Yet such stories defer to the full horror of the Yorkshire side in which Dickie played 40 years ago - a regime roughly on a par with the early- middle period Soviet Union, tempered by the existence of many Stalins rather than one. Dickie recalls the awful Fred Truman and the less pleasant Geoffrey Boycott.

He also recounts the Leeds equivalent of the three o' clock knock. Ronnie Burnet, brought in from the League as captain, managed straight away to win the championship. Thousands lined the streets of Scarborough. Peter May, England captain, remarked publicly how much Yorkshire owe to Burnet. The following January, Bird had a phone call from Burnet: "Why are you crying, Skipper?" I said. "I've been sacked as the Yorkshire captain."

Years later, the subject comes up in the presence of Truman, who says that "Burnet should never have been captain in the first place. I should have been the bloody captain."

Then there is Geoff Boycott, not yet an opener but pressed to go in first by the captain. "I've told you I'm batting number three. No way am I going in first." Bird himself and Eddie Legard (who very sensibly later went to Warwickshire) opened and knocked off the winning total of 186 together. As they walked into the dressing room, "Boycott threw his bat. It whisked over our heads and smashed into the door. 'Why didn't you get out and give me a chance to bat?'"

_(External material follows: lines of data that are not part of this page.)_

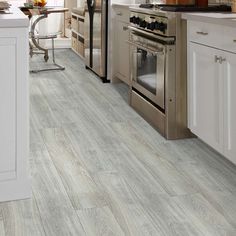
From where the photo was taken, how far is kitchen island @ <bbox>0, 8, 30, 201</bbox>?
2.35m

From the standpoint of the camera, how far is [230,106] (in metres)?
2.73

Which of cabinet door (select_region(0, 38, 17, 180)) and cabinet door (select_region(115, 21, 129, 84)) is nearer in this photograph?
cabinet door (select_region(0, 38, 17, 180))

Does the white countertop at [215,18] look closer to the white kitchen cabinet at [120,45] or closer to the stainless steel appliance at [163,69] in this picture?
the stainless steel appliance at [163,69]

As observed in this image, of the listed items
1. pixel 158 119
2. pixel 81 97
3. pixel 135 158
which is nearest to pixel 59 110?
pixel 81 97

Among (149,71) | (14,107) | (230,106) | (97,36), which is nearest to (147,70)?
(149,71)

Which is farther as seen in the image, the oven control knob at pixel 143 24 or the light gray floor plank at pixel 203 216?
the oven control knob at pixel 143 24

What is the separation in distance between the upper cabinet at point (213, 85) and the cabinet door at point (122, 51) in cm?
173

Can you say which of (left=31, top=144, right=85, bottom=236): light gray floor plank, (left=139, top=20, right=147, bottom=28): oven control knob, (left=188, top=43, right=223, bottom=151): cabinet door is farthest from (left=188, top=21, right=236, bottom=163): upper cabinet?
(left=31, top=144, right=85, bottom=236): light gray floor plank

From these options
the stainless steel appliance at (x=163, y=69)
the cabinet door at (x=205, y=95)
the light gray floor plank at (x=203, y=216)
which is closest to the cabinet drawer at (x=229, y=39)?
the cabinet door at (x=205, y=95)

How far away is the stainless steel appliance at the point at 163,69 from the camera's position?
338cm

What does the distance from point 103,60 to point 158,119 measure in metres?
2.05

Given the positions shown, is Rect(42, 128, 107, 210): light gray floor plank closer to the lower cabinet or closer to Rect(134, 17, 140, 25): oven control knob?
the lower cabinet

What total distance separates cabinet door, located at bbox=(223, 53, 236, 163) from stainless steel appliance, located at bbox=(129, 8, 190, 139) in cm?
71

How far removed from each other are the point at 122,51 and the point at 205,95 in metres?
2.25
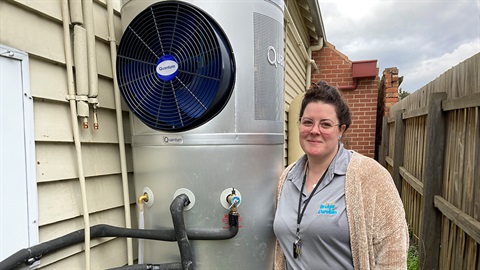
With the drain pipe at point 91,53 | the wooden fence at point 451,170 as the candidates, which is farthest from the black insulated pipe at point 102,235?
the wooden fence at point 451,170

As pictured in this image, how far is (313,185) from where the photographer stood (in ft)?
4.62

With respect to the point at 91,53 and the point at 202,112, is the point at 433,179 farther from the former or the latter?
the point at 91,53

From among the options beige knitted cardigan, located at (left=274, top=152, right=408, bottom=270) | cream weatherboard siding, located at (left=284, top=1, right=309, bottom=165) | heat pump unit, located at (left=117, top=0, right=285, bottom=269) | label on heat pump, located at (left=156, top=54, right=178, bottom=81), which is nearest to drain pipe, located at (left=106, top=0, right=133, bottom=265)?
heat pump unit, located at (left=117, top=0, right=285, bottom=269)

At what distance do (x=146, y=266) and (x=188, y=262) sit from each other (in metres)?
0.24

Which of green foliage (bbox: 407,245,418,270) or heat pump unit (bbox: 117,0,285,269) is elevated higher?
heat pump unit (bbox: 117,0,285,269)

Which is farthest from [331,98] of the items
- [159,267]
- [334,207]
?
[159,267]

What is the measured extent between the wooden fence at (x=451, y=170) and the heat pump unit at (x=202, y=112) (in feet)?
4.45

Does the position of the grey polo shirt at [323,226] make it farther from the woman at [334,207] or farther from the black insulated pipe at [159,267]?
the black insulated pipe at [159,267]

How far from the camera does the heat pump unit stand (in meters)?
1.21

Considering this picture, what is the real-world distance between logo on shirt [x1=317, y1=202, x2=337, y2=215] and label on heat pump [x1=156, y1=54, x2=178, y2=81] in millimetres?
884

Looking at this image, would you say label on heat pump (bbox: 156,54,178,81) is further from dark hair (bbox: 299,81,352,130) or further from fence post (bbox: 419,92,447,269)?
fence post (bbox: 419,92,447,269)

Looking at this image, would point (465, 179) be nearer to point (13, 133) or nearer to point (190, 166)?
point (190, 166)

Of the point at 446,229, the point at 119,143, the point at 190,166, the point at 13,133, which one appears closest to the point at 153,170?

Even among the Yorkshire hard-cases, Brian Close sounds like a Monty Python parody. Bird umpired his exile county Somerset, playing the Australians. "Greg Chappell received a half-volley... and hit it towards Close at short leg with tremendous power." Hit direct, Close "didn't even rub the spot." His shin swelled up to twice normal size "like a rotten tomato - blood oozing out 'Nowt ter worry about lad' was all he said. 'I'm alright.' He always called me 'lad' did Brian".

Then there is Close in Worcester, offering to swim the Severn both ways at midnight for a bet. He did it. Or Close getting a whack on the head at short leg, and demanding "Did you catch the rebound?" They did.